Am größten Hebel von 2,39 Billionen Euro arbeitet die EU-Kommission, der Hilfen für Kurzarbeit und Unternehmen sowie Zuschüsse und Kredite für die Nationalstaaten mobilisieren soll. Anders als Deutschland und auch Österreich benötigen die am schwersten betroffenen Staaten wie Italien und Spanien Unterstützung, um sich so schnell wie möglich aus der Krise herausinvestieren zu können.

Dass dies kurzfristig funktionieren kann, haben die USA nach der Finanzkrise 2008 bewiesen. Die Hoffnung ist, dass das - trotz erheblicher Unterschiede in den ökonomischen Rahmenbedingungen - nun eben auch in Europa funktioniert. Die unmittelbare Konsequenz stark steigender Schuldenquoten in der Eurozone scheint im Durchschnitt verkraftbar - und für das Sorgenkind Italien braucht es ohnehin maßgeschneiderte Lösungen.

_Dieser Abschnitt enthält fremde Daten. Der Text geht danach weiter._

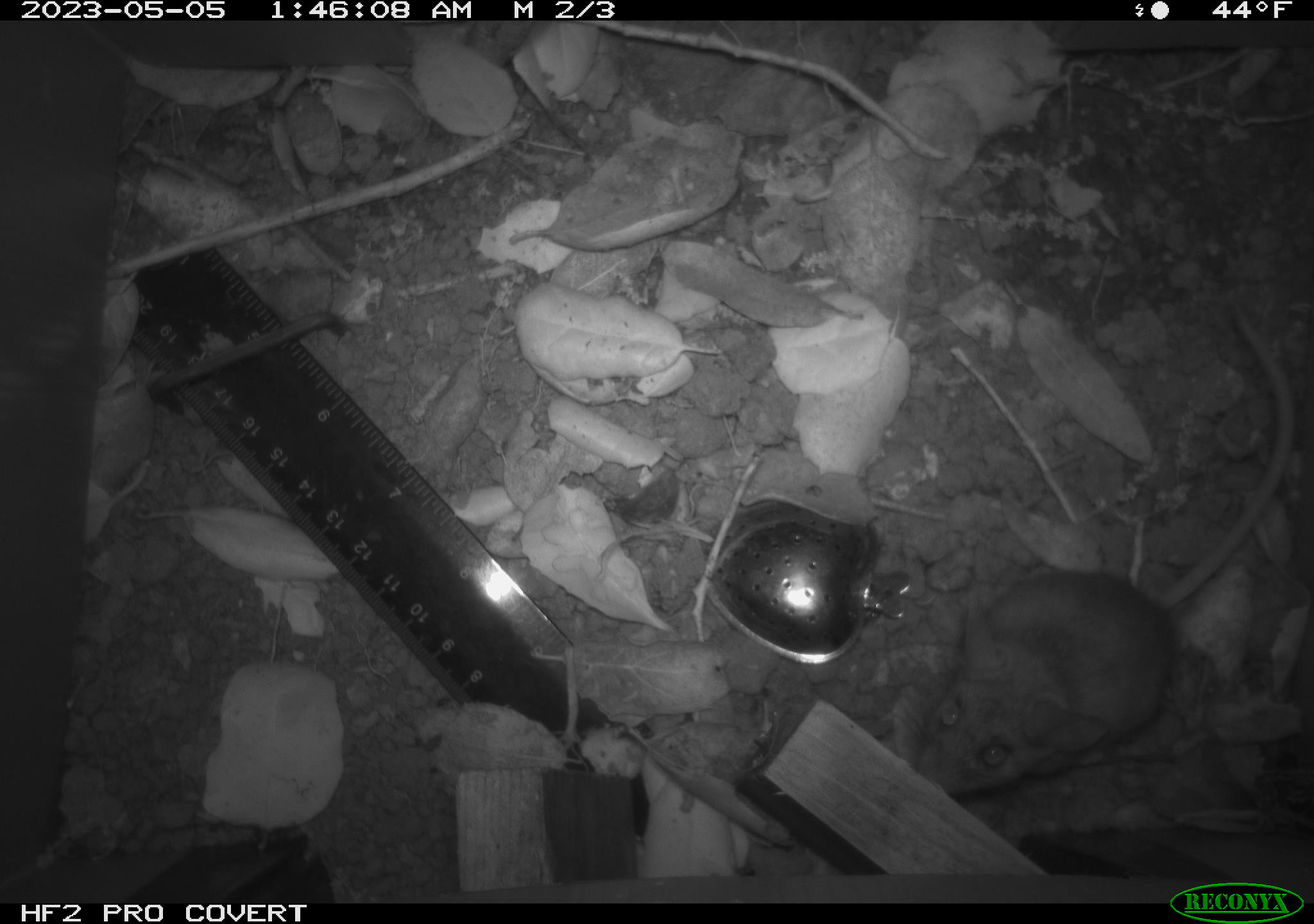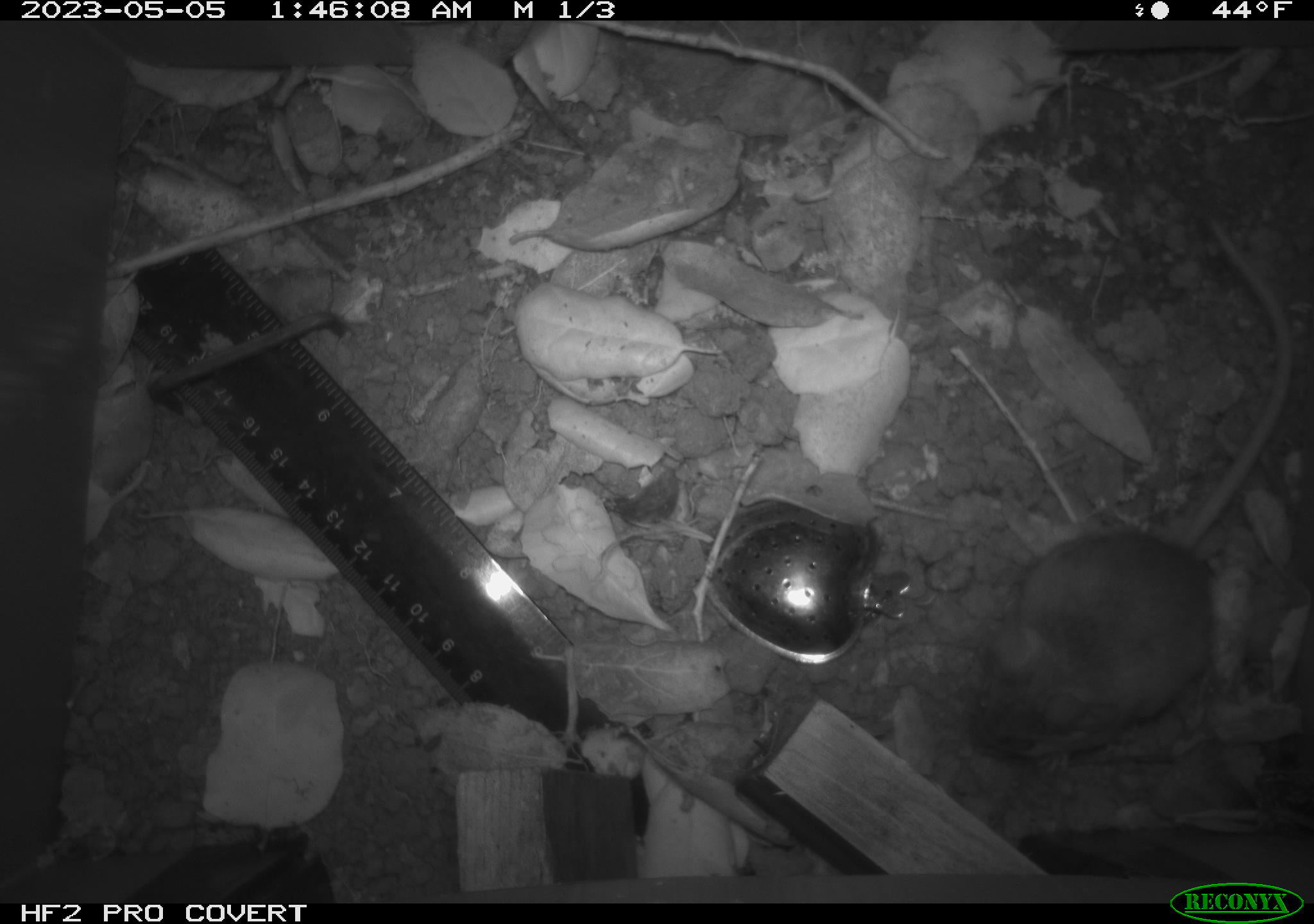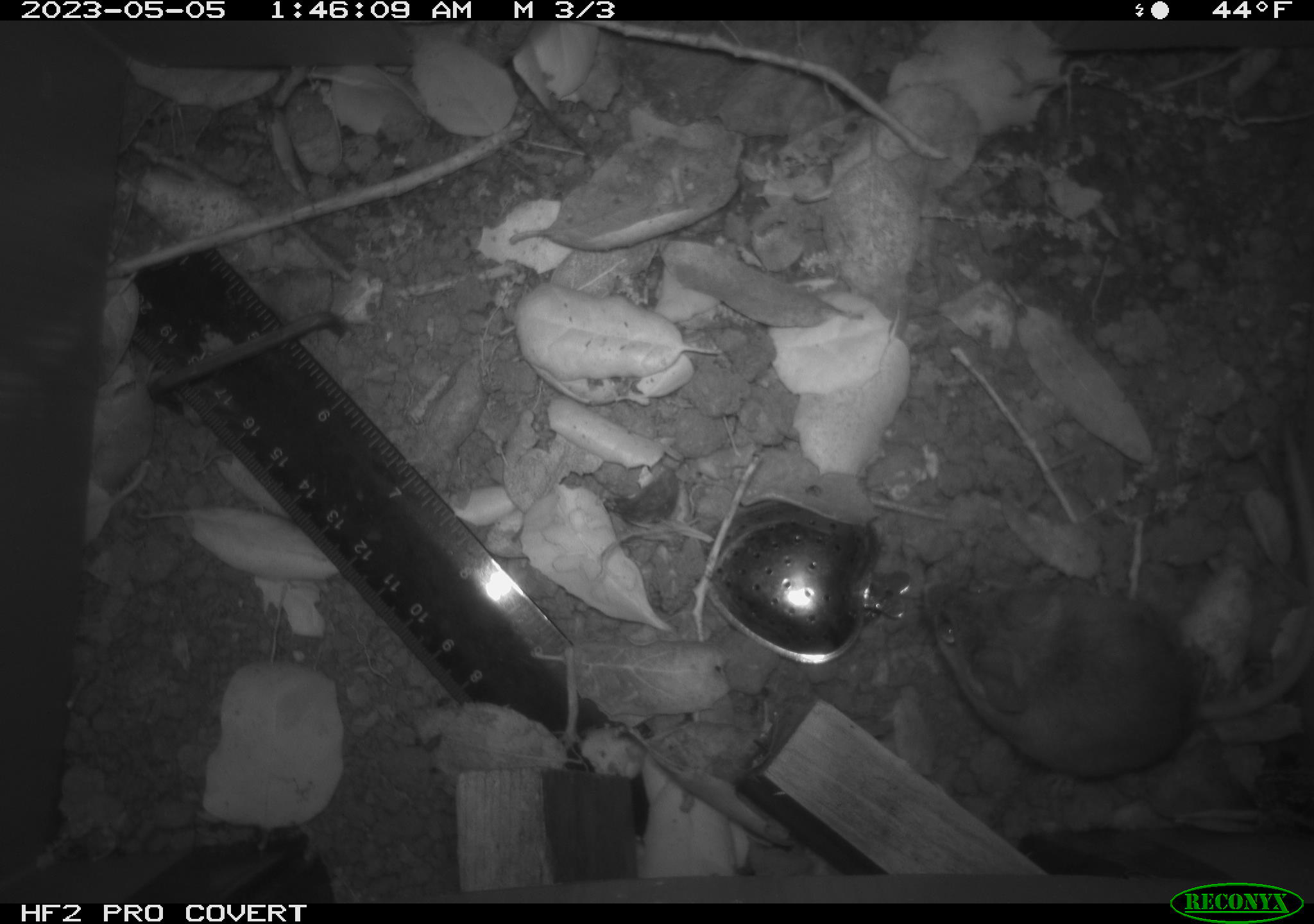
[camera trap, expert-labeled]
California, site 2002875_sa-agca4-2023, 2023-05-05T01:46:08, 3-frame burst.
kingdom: Animalia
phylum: Chordata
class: Mammalia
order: Rodentia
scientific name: Rodentia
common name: mouse species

Entscheidend wird dagegen sein, ob das Wirtschaftsleben auf Dauer in die Abhängigkeit von billigem Geld, indirekter Staatsfinanzierung und ständig neuen Anreizprogrammen für den Konsum gerät. Die Folgen einer solchen Entwicklung für Europa, für die Eurozone werden jeden Staat und jede Branche betreffen - mit weitreichenden Verschiebungen von Verantwortung und Entscheidungsmacht. Gut möglich, dass dies unsere Zukunft ist. Eine offene und vor allem öffentliche Debatte darüber ist hoch an der Zeit.